The selection of the 0.005 coefficient is derived from multiple clinical studies analyzing the relationship between serum albumin and magnesium levels in hypoalbuminemic populations. This coefficient was validated across diverse patient cohorts, including those with liver disease, malnutrition, and acute critical illness. The linearity of this relationship over the clinically relevant albumin range (20–50 g/L) supports the utility of the correction formula as a simple yet reliable adjustment mechanism.
Reference Ranges
- Normal serum magnesium: 0.75–1.05 mmol/L (1.8–2.6 mg/dL)
- Hypomagnesemia: below 0.75 mmol/L (below 1.8 mg/dL)
- Hypermagnesemia: above 1.05 mmol/L (above 2.6 mg/dL)
- Normal serum albumin: 35–50 g/L
- Hypoalbuminemia threshold: below 35 g/L
Worked Calculation Example
A patient admitted to the ICU presents with the following laboratory results:
- Serum magnesium: 0.62 mmol/L (flagged below the normal reference range)
- Serum albumin: 22 g/L (severely hypoalbuminemic)
Applying the formula: Mgcorrected = 0.62 + 0.005 × (40 − 22) = 0.62 + 0.005 × 18 = 0.62 + 0.09 = 0.71 mmol/L
The corrected value of 0.71 mmol/L remains below the 0.75 mmol/L threshold, confirming genuine hypomagnesemia. Without the correction, a clinician might attribute the low reading entirely to hypoalbuminemia and withhold supplementation — a clinically significant error in a critically ill patient.

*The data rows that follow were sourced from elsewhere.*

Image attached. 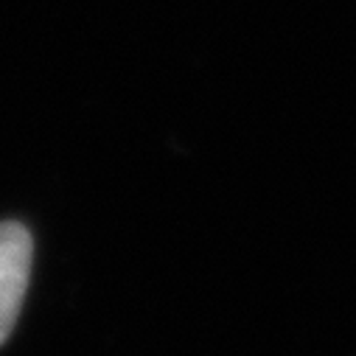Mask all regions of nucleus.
I'll use <instances>...</instances> for the list:
<instances>
[{
  "mask_svg": "<svg viewBox=\"0 0 356 356\" xmlns=\"http://www.w3.org/2000/svg\"><path fill=\"white\" fill-rule=\"evenodd\" d=\"M34 241L31 233L17 222L0 225V345H3L20 317L31 275Z\"/></svg>",
  "mask_w": 356,
  "mask_h": 356,
  "instance_id": "obj_1",
  "label": "nucleus"
}]
</instances>
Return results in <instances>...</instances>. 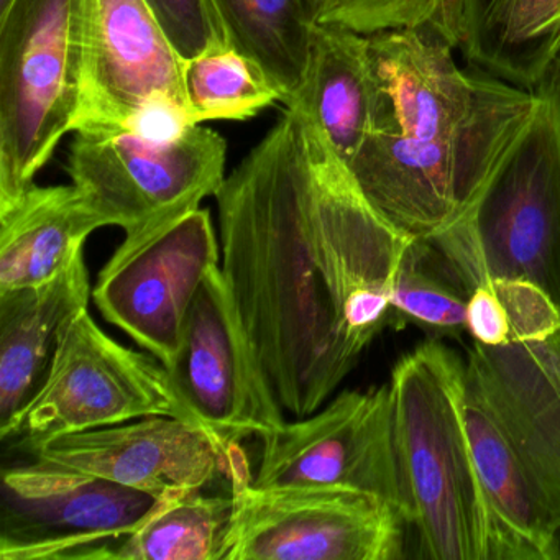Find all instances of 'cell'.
<instances>
[{
    "mask_svg": "<svg viewBox=\"0 0 560 560\" xmlns=\"http://www.w3.org/2000/svg\"><path fill=\"white\" fill-rule=\"evenodd\" d=\"M215 199L222 271L268 385L284 412L313 415L388 324L416 237L373 208L296 107Z\"/></svg>",
    "mask_w": 560,
    "mask_h": 560,
    "instance_id": "6da1fadb",
    "label": "cell"
},
{
    "mask_svg": "<svg viewBox=\"0 0 560 560\" xmlns=\"http://www.w3.org/2000/svg\"><path fill=\"white\" fill-rule=\"evenodd\" d=\"M369 44L392 113L347 166L399 231L435 237L475 205L539 97L487 71L462 70L442 0L428 21L370 35Z\"/></svg>",
    "mask_w": 560,
    "mask_h": 560,
    "instance_id": "7a4b0ae2",
    "label": "cell"
},
{
    "mask_svg": "<svg viewBox=\"0 0 560 560\" xmlns=\"http://www.w3.org/2000/svg\"><path fill=\"white\" fill-rule=\"evenodd\" d=\"M402 520L428 560H490V523L464 416L465 360L429 340L389 376Z\"/></svg>",
    "mask_w": 560,
    "mask_h": 560,
    "instance_id": "3957f363",
    "label": "cell"
},
{
    "mask_svg": "<svg viewBox=\"0 0 560 560\" xmlns=\"http://www.w3.org/2000/svg\"><path fill=\"white\" fill-rule=\"evenodd\" d=\"M428 241L468 294L490 278H520L560 306V126L547 101L539 97L475 205Z\"/></svg>",
    "mask_w": 560,
    "mask_h": 560,
    "instance_id": "277c9868",
    "label": "cell"
},
{
    "mask_svg": "<svg viewBox=\"0 0 560 560\" xmlns=\"http://www.w3.org/2000/svg\"><path fill=\"white\" fill-rule=\"evenodd\" d=\"M86 0H14L0 15V211L35 185L81 104Z\"/></svg>",
    "mask_w": 560,
    "mask_h": 560,
    "instance_id": "5b68a950",
    "label": "cell"
},
{
    "mask_svg": "<svg viewBox=\"0 0 560 560\" xmlns=\"http://www.w3.org/2000/svg\"><path fill=\"white\" fill-rule=\"evenodd\" d=\"M234 498L224 560H399L405 520L388 501L346 487L258 488L241 444L224 454Z\"/></svg>",
    "mask_w": 560,
    "mask_h": 560,
    "instance_id": "8992f818",
    "label": "cell"
},
{
    "mask_svg": "<svg viewBox=\"0 0 560 560\" xmlns=\"http://www.w3.org/2000/svg\"><path fill=\"white\" fill-rule=\"evenodd\" d=\"M225 156V140L201 124L168 140L127 127H84L74 132L68 173L106 228H120L130 238L218 195Z\"/></svg>",
    "mask_w": 560,
    "mask_h": 560,
    "instance_id": "52a82bcc",
    "label": "cell"
},
{
    "mask_svg": "<svg viewBox=\"0 0 560 560\" xmlns=\"http://www.w3.org/2000/svg\"><path fill=\"white\" fill-rule=\"evenodd\" d=\"M152 416L195 422L168 369L107 336L88 311L63 330L50 372L19 418L12 439L31 448L73 432Z\"/></svg>",
    "mask_w": 560,
    "mask_h": 560,
    "instance_id": "ba28073f",
    "label": "cell"
},
{
    "mask_svg": "<svg viewBox=\"0 0 560 560\" xmlns=\"http://www.w3.org/2000/svg\"><path fill=\"white\" fill-rule=\"evenodd\" d=\"M464 416L470 438L520 470L560 514V330L508 346L474 342Z\"/></svg>",
    "mask_w": 560,
    "mask_h": 560,
    "instance_id": "9c48e42d",
    "label": "cell"
},
{
    "mask_svg": "<svg viewBox=\"0 0 560 560\" xmlns=\"http://www.w3.org/2000/svg\"><path fill=\"white\" fill-rule=\"evenodd\" d=\"M175 498L50 462L8 468L2 474L0 559L100 560L110 542Z\"/></svg>",
    "mask_w": 560,
    "mask_h": 560,
    "instance_id": "30bf717a",
    "label": "cell"
},
{
    "mask_svg": "<svg viewBox=\"0 0 560 560\" xmlns=\"http://www.w3.org/2000/svg\"><path fill=\"white\" fill-rule=\"evenodd\" d=\"M221 265L208 209H192L145 234L124 238L97 275L101 316L168 369L205 278Z\"/></svg>",
    "mask_w": 560,
    "mask_h": 560,
    "instance_id": "8fae6325",
    "label": "cell"
},
{
    "mask_svg": "<svg viewBox=\"0 0 560 560\" xmlns=\"http://www.w3.org/2000/svg\"><path fill=\"white\" fill-rule=\"evenodd\" d=\"M168 372L196 421L214 435L224 454L245 439H264L287 422L221 265L196 294Z\"/></svg>",
    "mask_w": 560,
    "mask_h": 560,
    "instance_id": "7c38bea8",
    "label": "cell"
},
{
    "mask_svg": "<svg viewBox=\"0 0 560 560\" xmlns=\"http://www.w3.org/2000/svg\"><path fill=\"white\" fill-rule=\"evenodd\" d=\"M260 441L255 487L353 488L388 501L401 514L388 383L339 393Z\"/></svg>",
    "mask_w": 560,
    "mask_h": 560,
    "instance_id": "4fadbf2b",
    "label": "cell"
},
{
    "mask_svg": "<svg viewBox=\"0 0 560 560\" xmlns=\"http://www.w3.org/2000/svg\"><path fill=\"white\" fill-rule=\"evenodd\" d=\"M159 103L175 104L189 116L185 60L152 9L145 0H86L83 84L73 132L126 127Z\"/></svg>",
    "mask_w": 560,
    "mask_h": 560,
    "instance_id": "5bb4252c",
    "label": "cell"
},
{
    "mask_svg": "<svg viewBox=\"0 0 560 560\" xmlns=\"http://www.w3.org/2000/svg\"><path fill=\"white\" fill-rule=\"evenodd\" d=\"M32 451L37 460L159 497L206 490L219 475L228 477L224 451L214 435L202 425L170 416L58 435Z\"/></svg>",
    "mask_w": 560,
    "mask_h": 560,
    "instance_id": "9a60e30c",
    "label": "cell"
},
{
    "mask_svg": "<svg viewBox=\"0 0 560 560\" xmlns=\"http://www.w3.org/2000/svg\"><path fill=\"white\" fill-rule=\"evenodd\" d=\"M93 298L84 250L51 280L0 291V438L9 441L44 385L68 324Z\"/></svg>",
    "mask_w": 560,
    "mask_h": 560,
    "instance_id": "2e32d148",
    "label": "cell"
},
{
    "mask_svg": "<svg viewBox=\"0 0 560 560\" xmlns=\"http://www.w3.org/2000/svg\"><path fill=\"white\" fill-rule=\"evenodd\" d=\"M287 107L306 114L349 165L370 136L385 130L392 110L373 68L369 37L316 24L303 86Z\"/></svg>",
    "mask_w": 560,
    "mask_h": 560,
    "instance_id": "e0dca14e",
    "label": "cell"
},
{
    "mask_svg": "<svg viewBox=\"0 0 560 560\" xmlns=\"http://www.w3.org/2000/svg\"><path fill=\"white\" fill-rule=\"evenodd\" d=\"M465 60L533 91L560 45V0H442Z\"/></svg>",
    "mask_w": 560,
    "mask_h": 560,
    "instance_id": "ac0fdd59",
    "label": "cell"
},
{
    "mask_svg": "<svg viewBox=\"0 0 560 560\" xmlns=\"http://www.w3.org/2000/svg\"><path fill=\"white\" fill-rule=\"evenodd\" d=\"M103 228L106 222L77 186H32L0 211V291L57 277Z\"/></svg>",
    "mask_w": 560,
    "mask_h": 560,
    "instance_id": "d6986e66",
    "label": "cell"
},
{
    "mask_svg": "<svg viewBox=\"0 0 560 560\" xmlns=\"http://www.w3.org/2000/svg\"><path fill=\"white\" fill-rule=\"evenodd\" d=\"M228 45L267 74L280 101L296 100L316 19L313 0H212Z\"/></svg>",
    "mask_w": 560,
    "mask_h": 560,
    "instance_id": "ffe728a7",
    "label": "cell"
},
{
    "mask_svg": "<svg viewBox=\"0 0 560 560\" xmlns=\"http://www.w3.org/2000/svg\"><path fill=\"white\" fill-rule=\"evenodd\" d=\"M202 491L168 501L100 560H224L234 498Z\"/></svg>",
    "mask_w": 560,
    "mask_h": 560,
    "instance_id": "44dd1931",
    "label": "cell"
},
{
    "mask_svg": "<svg viewBox=\"0 0 560 560\" xmlns=\"http://www.w3.org/2000/svg\"><path fill=\"white\" fill-rule=\"evenodd\" d=\"M185 91L195 126L248 119L280 101L267 74L231 47L185 61Z\"/></svg>",
    "mask_w": 560,
    "mask_h": 560,
    "instance_id": "7402d4cb",
    "label": "cell"
},
{
    "mask_svg": "<svg viewBox=\"0 0 560 560\" xmlns=\"http://www.w3.org/2000/svg\"><path fill=\"white\" fill-rule=\"evenodd\" d=\"M465 329L483 346L546 339L560 330V306L533 281L490 278L468 296Z\"/></svg>",
    "mask_w": 560,
    "mask_h": 560,
    "instance_id": "603a6c76",
    "label": "cell"
},
{
    "mask_svg": "<svg viewBox=\"0 0 560 560\" xmlns=\"http://www.w3.org/2000/svg\"><path fill=\"white\" fill-rule=\"evenodd\" d=\"M468 291L428 238H416L402 261L393 313L439 330H464Z\"/></svg>",
    "mask_w": 560,
    "mask_h": 560,
    "instance_id": "cb8c5ba5",
    "label": "cell"
},
{
    "mask_svg": "<svg viewBox=\"0 0 560 560\" xmlns=\"http://www.w3.org/2000/svg\"><path fill=\"white\" fill-rule=\"evenodd\" d=\"M438 5L439 0H313L317 25H334L365 37L421 24Z\"/></svg>",
    "mask_w": 560,
    "mask_h": 560,
    "instance_id": "d4e9b609",
    "label": "cell"
},
{
    "mask_svg": "<svg viewBox=\"0 0 560 560\" xmlns=\"http://www.w3.org/2000/svg\"><path fill=\"white\" fill-rule=\"evenodd\" d=\"M183 60L228 48L212 0H145Z\"/></svg>",
    "mask_w": 560,
    "mask_h": 560,
    "instance_id": "484cf974",
    "label": "cell"
},
{
    "mask_svg": "<svg viewBox=\"0 0 560 560\" xmlns=\"http://www.w3.org/2000/svg\"><path fill=\"white\" fill-rule=\"evenodd\" d=\"M534 93L549 103L560 126V45L547 63L542 77L537 81Z\"/></svg>",
    "mask_w": 560,
    "mask_h": 560,
    "instance_id": "4316f807",
    "label": "cell"
},
{
    "mask_svg": "<svg viewBox=\"0 0 560 560\" xmlns=\"http://www.w3.org/2000/svg\"><path fill=\"white\" fill-rule=\"evenodd\" d=\"M549 560H560V523L553 533L552 544H550Z\"/></svg>",
    "mask_w": 560,
    "mask_h": 560,
    "instance_id": "83f0119b",
    "label": "cell"
},
{
    "mask_svg": "<svg viewBox=\"0 0 560 560\" xmlns=\"http://www.w3.org/2000/svg\"><path fill=\"white\" fill-rule=\"evenodd\" d=\"M12 4H14V0H0V15L8 14Z\"/></svg>",
    "mask_w": 560,
    "mask_h": 560,
    "instance_id": "f1b7e54d",
    "label": "cell"
}]
</instances>
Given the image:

Clinical Scenarios Where This Calculator Applies
- Critical illness and sepsis — systemic inflammation and aggressive fluid resuscitation routinely suppress albumin, distorting magnesium readings
- Hepatic failure and cirrhosis — impaired albumin synthesis produces chronic hypoalbuminemia independent of magnesium intake
- Protein-calorie malnutrition — albumin falls alongside dietary deficiency, potentially masking true magnesium depletion
- Nephrotic syndrome — urinary albumin losses cause hypoalbuminemia while magnesium handling is simultaneously altered
- Post-surgical patients — albumin redistributes rapidly after major surgery, making uncorrected values unreliable for the first 48–72 hours
Limitations
The albumin-corrected magnesium formula estimates rather than directly measures ionized magnesium. Direct ionized magnesium assays remain the gold standard for precision. Concurrent acid-base disturbances, hyperphosphatemia, and assay-specific variability can reduce the correction's accuracy. The correction assumes a linear relationship between albumin deviation and magnesium binding, which may not hold in extreme hypoalbuminemia or in the presence of competing protein binders. Clinicians should integrate the corrected value with clinical presentation, intake history, medication effects (such as diuretics or proton pump inhibitors that increase renal magnesium wasting), and the full electrolyte panel before initiating or withholding magnesium therapy. When ionized magnesium testing is available and clinical suspicion is high, direct measurement should be pursued to confirm the corrected estimate.